* start Extracted data *

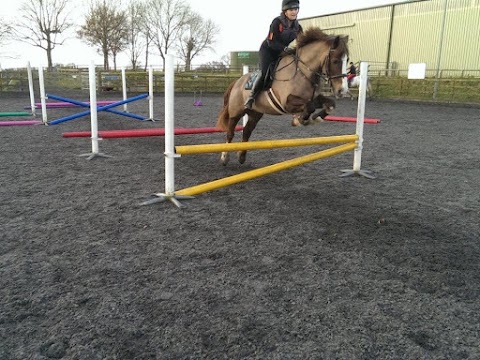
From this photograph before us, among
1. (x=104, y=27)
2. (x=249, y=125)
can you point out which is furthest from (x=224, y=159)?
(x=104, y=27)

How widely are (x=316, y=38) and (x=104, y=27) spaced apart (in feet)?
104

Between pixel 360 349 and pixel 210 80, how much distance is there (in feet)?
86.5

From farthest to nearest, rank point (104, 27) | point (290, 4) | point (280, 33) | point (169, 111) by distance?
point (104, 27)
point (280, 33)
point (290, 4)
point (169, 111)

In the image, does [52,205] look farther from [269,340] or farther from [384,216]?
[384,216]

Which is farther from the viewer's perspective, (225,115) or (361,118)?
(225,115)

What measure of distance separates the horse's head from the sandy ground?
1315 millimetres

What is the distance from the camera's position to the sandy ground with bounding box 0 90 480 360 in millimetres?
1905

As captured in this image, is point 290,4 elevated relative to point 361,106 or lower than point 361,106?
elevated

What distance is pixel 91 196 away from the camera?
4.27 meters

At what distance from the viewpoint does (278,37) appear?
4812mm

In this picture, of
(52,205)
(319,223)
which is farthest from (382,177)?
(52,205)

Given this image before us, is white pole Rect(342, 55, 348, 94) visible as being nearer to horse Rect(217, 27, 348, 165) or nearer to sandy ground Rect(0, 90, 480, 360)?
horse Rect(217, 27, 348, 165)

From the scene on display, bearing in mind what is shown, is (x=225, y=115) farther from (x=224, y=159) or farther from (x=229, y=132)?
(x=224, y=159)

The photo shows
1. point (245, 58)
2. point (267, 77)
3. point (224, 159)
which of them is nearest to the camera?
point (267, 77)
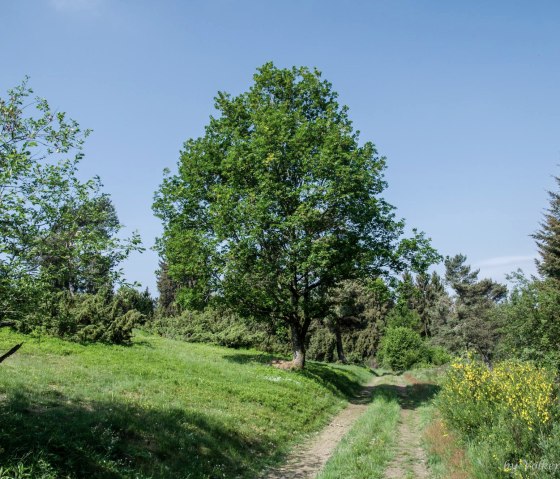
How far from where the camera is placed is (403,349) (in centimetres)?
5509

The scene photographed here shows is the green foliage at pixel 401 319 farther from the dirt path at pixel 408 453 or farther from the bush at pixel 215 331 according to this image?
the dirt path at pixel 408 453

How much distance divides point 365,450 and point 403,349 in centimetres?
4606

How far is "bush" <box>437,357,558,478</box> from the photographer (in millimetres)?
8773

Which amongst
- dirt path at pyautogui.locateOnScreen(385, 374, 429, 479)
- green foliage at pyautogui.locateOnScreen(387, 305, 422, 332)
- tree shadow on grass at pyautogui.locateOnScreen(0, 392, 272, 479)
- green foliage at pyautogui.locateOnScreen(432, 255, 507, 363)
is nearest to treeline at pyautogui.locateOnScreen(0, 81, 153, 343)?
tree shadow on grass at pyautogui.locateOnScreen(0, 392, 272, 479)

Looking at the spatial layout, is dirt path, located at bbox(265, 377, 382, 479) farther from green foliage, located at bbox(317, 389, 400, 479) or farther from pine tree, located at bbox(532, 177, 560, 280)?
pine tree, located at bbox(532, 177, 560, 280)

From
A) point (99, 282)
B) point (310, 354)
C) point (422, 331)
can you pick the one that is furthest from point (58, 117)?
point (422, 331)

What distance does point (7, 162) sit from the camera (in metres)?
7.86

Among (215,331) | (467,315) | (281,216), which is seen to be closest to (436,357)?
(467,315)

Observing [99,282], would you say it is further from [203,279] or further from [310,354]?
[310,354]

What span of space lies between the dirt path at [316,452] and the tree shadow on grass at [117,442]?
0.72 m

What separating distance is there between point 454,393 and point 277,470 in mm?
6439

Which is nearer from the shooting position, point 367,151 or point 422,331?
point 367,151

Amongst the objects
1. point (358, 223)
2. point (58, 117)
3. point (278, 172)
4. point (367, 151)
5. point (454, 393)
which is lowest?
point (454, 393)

* end Extracted data *

» Written problem:
Can you write out again every line from the one with "Amongst the objects" through the last line, with each coordinate in the answers shifted up by 68?

» Written answer:
Amongst the objects
1. point (358, 223)
2. point (58, 117)
3. point (278, 172)
4. point (367, 151)
5. point (454, 393)
which is lowest?
point (522, 461)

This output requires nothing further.